Task directions. In the listing below, how many lines hold the string "form"? Reply with the number and nothing else.

Entries supplied.
<<<<
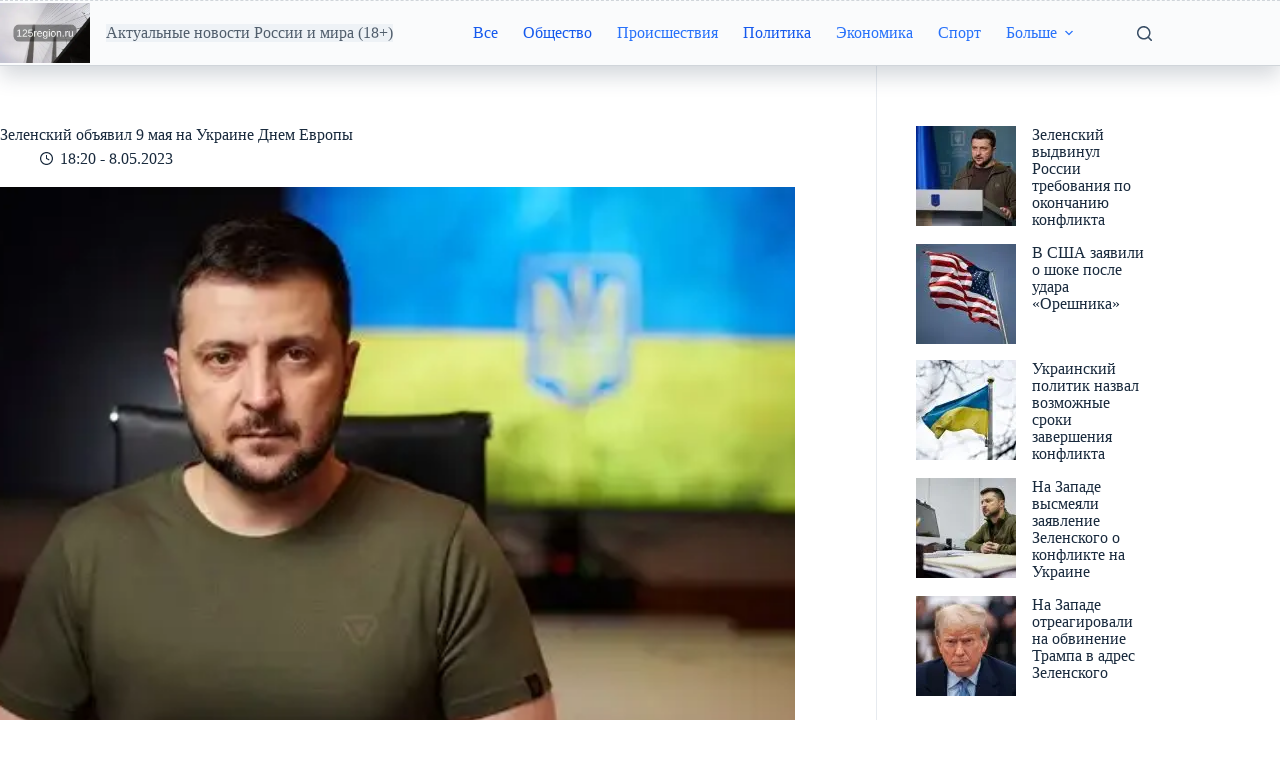

--- FILE ---
content_type: text/css
request_url: https://125region.ru/wp-content/uploads/so-css/so-css-blocksy.css?ver=1764437076
body_size: -222
content:
.entry-content>*:first-child {
  font-size: 13px;
  color: #0f0e0e;
}

#wpdcom .wpd-form-row .wpd-form-col-full {
  font-size: 13px;
}

#wpdcom .wpd-form-head {
  display: none;
}

.ct-widget>* {
  line-height: 11px;
}

[data-header*="type-1"] .ct-header [data-id="logo"] .site-description {
  background-color: #ebf0f5;
  opacity: 0.75;
}



.wpp-views {
  display: none;
}

.wpp-list li {
  line-height: 17px;
}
>>>>
Answer to this problem. 2